Overseas travel requires serious paperwork, one of the most important being the Incoming Passenger Card, which everyone must present when arriving in Australia.
The flight attendants pass out the cards as a preliminary announcement that your plane ride is just about over. This slip of paperwork identifies you to the Customs officer, describes your country of origin, your job, your purpose for being in Australia, how long you’ll stay and where you can be reached, who to contact if plans go awry (if a spider bites you or you step on a snake), the airship you came in on, and your passport number.
Your signature verifies that you have no illegal intentions and that you are not bringing into the country anything you should not, including dairy, parts of animals, or any dirt clinging to your hiking boots.
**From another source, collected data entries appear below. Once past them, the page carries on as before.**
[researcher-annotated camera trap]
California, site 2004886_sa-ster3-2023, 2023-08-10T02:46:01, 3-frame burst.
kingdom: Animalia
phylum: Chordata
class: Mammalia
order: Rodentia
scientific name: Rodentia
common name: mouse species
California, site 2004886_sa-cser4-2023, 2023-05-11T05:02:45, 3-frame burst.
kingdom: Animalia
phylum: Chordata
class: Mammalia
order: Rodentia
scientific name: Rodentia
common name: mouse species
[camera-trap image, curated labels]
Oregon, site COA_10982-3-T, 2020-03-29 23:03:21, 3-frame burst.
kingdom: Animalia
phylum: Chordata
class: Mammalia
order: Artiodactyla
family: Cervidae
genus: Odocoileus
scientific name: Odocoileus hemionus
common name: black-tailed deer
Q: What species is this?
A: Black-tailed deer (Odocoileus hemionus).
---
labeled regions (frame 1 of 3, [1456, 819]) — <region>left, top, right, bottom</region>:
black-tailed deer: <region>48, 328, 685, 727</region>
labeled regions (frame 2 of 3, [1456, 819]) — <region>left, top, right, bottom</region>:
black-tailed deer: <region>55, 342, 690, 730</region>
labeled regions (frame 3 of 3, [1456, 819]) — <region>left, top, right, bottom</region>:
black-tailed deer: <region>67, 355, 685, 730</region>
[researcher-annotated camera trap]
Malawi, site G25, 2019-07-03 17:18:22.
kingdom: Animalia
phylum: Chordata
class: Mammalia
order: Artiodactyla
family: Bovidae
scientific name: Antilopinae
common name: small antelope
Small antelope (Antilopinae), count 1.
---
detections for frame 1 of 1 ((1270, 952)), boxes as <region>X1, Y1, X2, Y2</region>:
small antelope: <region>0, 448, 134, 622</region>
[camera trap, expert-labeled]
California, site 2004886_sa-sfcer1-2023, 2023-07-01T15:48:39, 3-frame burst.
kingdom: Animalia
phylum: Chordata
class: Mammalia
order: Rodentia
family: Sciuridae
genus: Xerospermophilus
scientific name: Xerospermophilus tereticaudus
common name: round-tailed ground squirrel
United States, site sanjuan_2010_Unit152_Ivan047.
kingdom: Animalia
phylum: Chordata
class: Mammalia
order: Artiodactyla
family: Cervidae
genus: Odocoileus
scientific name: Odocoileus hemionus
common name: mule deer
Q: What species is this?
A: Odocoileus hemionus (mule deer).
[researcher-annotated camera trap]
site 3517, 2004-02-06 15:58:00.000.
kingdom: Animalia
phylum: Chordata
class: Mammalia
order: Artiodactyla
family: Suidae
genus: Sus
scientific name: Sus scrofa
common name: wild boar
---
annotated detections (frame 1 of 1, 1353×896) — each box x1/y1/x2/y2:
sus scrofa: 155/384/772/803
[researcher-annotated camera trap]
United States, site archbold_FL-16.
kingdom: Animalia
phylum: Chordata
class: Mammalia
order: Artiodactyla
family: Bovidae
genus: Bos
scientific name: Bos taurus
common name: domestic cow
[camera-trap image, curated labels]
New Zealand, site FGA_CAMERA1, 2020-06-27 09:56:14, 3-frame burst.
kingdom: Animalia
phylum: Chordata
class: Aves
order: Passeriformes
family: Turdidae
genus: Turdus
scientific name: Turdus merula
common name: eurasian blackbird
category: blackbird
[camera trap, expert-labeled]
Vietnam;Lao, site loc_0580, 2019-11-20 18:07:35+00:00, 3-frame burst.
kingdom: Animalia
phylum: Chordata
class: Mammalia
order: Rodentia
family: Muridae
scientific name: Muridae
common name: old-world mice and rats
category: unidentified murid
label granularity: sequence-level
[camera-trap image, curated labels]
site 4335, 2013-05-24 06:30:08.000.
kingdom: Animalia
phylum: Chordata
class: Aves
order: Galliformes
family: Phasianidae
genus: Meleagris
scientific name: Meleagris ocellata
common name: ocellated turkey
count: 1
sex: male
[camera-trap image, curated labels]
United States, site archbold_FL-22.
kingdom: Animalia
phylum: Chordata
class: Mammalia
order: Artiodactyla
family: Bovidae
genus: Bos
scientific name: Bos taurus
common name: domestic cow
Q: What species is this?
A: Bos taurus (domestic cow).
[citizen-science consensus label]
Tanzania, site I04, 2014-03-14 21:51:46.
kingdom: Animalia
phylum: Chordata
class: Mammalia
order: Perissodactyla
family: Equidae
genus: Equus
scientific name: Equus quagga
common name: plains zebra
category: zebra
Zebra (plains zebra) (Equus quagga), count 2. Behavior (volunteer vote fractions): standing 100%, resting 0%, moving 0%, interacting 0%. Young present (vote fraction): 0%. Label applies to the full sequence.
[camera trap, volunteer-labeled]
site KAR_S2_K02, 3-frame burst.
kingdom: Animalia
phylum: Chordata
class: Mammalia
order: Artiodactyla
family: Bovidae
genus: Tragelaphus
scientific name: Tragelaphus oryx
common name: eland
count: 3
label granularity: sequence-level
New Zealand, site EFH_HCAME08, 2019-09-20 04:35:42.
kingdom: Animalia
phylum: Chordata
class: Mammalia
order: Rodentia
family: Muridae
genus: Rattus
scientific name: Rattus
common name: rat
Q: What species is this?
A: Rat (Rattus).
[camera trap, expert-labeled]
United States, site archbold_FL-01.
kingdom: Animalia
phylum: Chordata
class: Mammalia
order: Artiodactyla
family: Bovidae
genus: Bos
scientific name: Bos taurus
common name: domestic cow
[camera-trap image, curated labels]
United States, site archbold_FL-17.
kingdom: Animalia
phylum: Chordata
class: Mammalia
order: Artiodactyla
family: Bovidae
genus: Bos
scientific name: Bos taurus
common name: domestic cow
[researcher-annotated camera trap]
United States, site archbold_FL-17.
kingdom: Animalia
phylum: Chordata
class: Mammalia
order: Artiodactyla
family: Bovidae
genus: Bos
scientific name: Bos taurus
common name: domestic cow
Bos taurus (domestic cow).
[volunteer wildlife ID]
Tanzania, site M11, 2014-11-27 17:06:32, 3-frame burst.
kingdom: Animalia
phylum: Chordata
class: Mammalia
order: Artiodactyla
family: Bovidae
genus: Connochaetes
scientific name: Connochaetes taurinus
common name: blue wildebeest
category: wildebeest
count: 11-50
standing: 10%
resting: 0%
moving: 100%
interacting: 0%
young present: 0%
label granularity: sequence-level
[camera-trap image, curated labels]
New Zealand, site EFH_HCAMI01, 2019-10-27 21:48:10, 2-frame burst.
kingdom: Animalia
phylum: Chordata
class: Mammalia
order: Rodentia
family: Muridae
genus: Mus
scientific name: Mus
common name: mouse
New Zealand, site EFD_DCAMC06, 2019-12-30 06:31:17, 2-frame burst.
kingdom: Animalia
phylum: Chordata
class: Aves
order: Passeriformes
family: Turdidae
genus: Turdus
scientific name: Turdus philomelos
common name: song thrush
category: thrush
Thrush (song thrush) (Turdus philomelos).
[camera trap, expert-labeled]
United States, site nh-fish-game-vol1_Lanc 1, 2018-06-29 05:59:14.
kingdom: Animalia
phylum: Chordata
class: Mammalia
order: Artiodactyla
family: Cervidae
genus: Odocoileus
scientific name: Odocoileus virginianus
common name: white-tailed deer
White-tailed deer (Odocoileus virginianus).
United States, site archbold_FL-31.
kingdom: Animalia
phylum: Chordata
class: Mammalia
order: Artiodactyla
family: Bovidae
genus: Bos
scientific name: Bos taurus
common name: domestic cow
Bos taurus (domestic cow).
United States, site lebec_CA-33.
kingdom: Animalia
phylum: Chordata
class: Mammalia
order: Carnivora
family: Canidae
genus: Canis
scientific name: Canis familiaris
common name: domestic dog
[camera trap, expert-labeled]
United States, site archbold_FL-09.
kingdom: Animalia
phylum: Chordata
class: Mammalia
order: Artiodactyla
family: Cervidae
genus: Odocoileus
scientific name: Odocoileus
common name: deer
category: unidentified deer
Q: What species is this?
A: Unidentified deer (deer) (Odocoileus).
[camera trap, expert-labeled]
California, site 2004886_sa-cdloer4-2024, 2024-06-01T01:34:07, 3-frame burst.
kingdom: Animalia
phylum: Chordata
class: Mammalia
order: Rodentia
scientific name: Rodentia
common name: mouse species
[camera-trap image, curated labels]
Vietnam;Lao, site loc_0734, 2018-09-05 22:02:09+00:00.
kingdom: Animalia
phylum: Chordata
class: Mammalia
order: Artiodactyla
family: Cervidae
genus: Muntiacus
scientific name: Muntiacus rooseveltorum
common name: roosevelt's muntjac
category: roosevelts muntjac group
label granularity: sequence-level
For this trip, the agent seemed somewhat bored with his work, slouched in his chair and tersely noting that Tom must remove his hat. The Agent asked me whether I had visited Africa, South or Central America, or the Caribbean in the last six days. (Oops. I forgot to fill out that part of the card.) Customs Agent questions are generally easy enough, but they can also seem random. Once, the agent wanted to know why Tom wasn’t wearing a wedding ring, while I was. The answer was simple (he’d misplaced it before we left Fargo), but I was glad that I carry a copy of our wedding certificate in my backpack when we travel out-of-country. Only straight-forward answers are accepted here, as warned in the sign that said: “Think before you speak,” followed by a caution to NOT make jokes with the Customs Agents.
Clearing Customs in Australia is an easy enough process if you dot your i’s and cross all your t’s and if you do not take any photos in the airport—they will be instantly confiscated (or deleted from your digital camera) and you will be chastised soundly. Sometimes it is not so easy to clear Customs upon return to the United States, particularly if you are arriving in Los Angeles. In the past, the process of lining up has been dramatic, with officers—stationed at various points around a large receiving room—yelling for people to line up here or there, depending upon your passport status (US Citizen or Not), long and slow-moving lines, and heated tempers. Once, a woman’s little girl ran out of the queue and under the straps that held our lines together. As soon as the mom took chase, she also became chased. Two officers raced into the crowd, yelling Stop! They saw only the woman and not the child running through the airport. It was a tense moment, heads turned, and the shouting alarmed everyone else into silence. I believe the officers were as relieved as anyone else when the situation was sorted out and no one had to be tackled.